Mit Schreiben an das BFA vom 02.02.2018 erhob die Vertretung des Beschwerdeführers gegen den "Bescheid des BFA vom 22.01.2018, zugestellt am 30.01.2018, mit dem der Vorstellung Vollinhaltlich entsprochen worden wäre" Beschwerde.
7. Mit (neuerlichem) Mandatsbescheid des BFA vom 22.01.2018, Zl. 1087107708/170693003 RD Oberösterreich, wurde dem Beschwerdeführer gemäß § 57 Abs. 1 FPG iVm § 57 Abs. 1 AVG aufgetragen, binnen drei Tagen in der Betreuungseinrichtung Schwechat bis zu seiner Ausreise Unterkunft zu nehmen.
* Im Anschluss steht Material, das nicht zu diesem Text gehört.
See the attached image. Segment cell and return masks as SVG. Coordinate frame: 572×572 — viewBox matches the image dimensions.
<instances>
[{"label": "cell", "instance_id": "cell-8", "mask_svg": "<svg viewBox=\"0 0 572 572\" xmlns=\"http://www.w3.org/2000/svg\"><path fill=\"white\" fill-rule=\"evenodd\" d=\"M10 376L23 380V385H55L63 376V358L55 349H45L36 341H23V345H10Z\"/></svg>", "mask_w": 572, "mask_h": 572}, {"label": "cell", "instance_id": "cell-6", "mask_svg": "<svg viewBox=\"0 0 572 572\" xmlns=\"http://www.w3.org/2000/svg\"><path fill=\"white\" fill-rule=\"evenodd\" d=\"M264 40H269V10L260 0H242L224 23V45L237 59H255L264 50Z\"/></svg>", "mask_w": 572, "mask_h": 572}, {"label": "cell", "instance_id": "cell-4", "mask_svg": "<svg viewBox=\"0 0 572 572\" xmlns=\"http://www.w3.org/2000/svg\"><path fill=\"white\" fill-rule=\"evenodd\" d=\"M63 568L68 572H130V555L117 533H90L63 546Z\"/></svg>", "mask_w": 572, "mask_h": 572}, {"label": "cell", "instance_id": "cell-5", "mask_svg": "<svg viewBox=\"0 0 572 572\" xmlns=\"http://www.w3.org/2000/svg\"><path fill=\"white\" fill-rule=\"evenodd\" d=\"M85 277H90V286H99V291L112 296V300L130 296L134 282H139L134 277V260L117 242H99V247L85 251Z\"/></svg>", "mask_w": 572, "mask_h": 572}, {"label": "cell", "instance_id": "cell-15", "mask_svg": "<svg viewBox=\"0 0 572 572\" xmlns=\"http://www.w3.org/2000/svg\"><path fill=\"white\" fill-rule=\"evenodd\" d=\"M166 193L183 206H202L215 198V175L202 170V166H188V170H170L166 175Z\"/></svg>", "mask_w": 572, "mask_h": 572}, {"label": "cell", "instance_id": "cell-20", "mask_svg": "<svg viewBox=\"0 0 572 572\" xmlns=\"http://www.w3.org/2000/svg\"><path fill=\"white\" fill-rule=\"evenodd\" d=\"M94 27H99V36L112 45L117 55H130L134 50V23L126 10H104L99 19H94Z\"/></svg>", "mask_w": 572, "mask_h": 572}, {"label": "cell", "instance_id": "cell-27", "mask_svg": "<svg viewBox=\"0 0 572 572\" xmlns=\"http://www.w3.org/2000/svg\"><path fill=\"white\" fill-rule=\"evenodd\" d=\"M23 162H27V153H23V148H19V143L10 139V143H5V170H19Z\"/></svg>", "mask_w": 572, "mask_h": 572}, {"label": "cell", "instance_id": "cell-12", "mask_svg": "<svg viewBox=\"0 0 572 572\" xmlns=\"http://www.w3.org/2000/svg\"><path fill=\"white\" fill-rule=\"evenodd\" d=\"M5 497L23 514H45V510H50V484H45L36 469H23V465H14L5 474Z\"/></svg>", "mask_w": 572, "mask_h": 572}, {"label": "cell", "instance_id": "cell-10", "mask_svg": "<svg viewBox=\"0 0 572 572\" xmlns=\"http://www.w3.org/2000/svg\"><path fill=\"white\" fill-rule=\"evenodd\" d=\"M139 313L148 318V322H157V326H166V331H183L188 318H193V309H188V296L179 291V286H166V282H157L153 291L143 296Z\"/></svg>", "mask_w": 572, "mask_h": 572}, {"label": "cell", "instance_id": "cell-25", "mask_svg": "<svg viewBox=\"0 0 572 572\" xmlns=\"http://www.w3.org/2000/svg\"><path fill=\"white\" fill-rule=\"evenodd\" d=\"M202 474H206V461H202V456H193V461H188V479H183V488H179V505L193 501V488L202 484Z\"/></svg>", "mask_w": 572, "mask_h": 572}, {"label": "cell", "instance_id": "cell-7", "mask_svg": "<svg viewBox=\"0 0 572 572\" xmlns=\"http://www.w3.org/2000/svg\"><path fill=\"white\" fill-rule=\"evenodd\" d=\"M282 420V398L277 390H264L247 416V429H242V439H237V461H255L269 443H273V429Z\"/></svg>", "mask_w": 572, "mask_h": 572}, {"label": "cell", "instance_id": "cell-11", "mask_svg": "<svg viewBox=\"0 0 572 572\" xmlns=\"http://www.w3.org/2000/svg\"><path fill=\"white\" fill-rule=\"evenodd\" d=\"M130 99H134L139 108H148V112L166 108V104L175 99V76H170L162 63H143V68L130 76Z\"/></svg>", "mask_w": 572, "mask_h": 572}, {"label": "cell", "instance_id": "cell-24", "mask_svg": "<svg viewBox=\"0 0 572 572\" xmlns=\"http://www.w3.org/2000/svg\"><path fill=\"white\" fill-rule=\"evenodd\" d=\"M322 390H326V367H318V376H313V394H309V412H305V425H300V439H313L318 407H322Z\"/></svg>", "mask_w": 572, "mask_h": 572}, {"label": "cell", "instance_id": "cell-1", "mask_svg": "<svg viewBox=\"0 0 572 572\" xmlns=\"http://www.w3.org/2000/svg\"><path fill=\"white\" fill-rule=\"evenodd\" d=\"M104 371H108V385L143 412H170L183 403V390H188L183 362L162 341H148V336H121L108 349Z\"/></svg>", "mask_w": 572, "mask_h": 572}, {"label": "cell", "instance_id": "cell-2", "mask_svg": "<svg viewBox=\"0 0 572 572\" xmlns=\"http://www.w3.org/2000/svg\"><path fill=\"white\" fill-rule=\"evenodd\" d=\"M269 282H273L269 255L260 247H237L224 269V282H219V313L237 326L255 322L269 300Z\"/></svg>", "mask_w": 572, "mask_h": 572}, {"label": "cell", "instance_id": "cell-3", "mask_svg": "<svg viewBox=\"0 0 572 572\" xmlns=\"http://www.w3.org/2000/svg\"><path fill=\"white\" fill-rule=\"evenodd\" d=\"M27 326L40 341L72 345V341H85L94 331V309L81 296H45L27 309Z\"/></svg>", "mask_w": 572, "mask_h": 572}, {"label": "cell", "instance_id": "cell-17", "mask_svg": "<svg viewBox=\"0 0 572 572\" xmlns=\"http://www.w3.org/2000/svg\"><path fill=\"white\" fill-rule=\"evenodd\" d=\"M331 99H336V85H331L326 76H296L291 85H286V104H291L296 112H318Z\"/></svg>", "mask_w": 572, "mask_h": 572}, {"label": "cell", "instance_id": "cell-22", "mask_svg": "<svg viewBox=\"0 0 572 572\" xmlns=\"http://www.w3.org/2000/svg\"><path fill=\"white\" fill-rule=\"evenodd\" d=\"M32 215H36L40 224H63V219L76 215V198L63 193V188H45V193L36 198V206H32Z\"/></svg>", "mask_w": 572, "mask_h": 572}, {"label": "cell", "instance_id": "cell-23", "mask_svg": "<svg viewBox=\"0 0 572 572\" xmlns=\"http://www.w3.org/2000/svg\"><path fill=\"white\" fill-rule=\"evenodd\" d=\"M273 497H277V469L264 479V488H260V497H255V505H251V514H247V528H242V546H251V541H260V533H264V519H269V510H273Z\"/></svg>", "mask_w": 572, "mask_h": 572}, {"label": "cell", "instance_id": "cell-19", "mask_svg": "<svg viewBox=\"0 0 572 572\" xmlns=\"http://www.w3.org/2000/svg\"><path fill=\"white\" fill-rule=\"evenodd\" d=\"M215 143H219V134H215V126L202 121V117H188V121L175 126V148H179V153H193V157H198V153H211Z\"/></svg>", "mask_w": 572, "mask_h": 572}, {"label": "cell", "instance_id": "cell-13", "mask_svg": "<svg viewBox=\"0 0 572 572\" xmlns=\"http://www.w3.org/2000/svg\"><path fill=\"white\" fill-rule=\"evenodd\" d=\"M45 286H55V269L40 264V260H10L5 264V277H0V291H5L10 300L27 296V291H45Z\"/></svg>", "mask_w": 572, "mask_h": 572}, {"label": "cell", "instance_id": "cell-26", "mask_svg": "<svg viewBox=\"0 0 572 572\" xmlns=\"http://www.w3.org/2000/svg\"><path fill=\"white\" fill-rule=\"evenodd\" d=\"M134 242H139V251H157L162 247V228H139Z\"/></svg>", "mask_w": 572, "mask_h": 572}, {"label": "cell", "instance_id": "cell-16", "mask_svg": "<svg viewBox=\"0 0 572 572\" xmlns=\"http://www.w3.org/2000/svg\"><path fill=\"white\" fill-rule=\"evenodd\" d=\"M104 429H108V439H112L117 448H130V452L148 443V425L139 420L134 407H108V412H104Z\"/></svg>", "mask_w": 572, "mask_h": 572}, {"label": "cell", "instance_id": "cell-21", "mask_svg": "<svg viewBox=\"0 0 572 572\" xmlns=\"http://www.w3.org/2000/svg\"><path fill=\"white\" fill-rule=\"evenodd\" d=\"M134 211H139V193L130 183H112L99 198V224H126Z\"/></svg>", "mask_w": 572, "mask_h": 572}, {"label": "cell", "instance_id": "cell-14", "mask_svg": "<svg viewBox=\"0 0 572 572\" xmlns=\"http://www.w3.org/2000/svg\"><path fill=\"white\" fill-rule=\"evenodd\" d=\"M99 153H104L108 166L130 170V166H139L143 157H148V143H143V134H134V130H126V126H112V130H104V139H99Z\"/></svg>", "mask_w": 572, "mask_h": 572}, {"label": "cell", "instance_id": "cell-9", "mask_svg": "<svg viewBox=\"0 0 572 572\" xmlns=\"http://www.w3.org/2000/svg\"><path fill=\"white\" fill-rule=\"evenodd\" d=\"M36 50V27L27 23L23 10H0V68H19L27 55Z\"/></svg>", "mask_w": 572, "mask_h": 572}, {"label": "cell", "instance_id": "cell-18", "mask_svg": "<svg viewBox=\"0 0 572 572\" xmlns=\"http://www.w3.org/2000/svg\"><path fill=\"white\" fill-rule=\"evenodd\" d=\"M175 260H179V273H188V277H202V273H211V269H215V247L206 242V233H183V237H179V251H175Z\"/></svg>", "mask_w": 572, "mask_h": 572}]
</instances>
Mit Schreiben an das BFA vom 02.02.2018 erhob die Vertretung des Beschwerdeführers gegen den "Bescheid des BFA vom 22.01.2018, zugestellt am 30.01.2018, mit dem eine Wohnsitzauflage erteilt wurde" Vorstellung.
8. Am 24.01.2018 hielt das BFA mit Aktenvermerk fest, dass der Beschwerdeführer seit diesem Tag abgängig war bzw. sich der Wohnsitzverlegung entzogen hatte.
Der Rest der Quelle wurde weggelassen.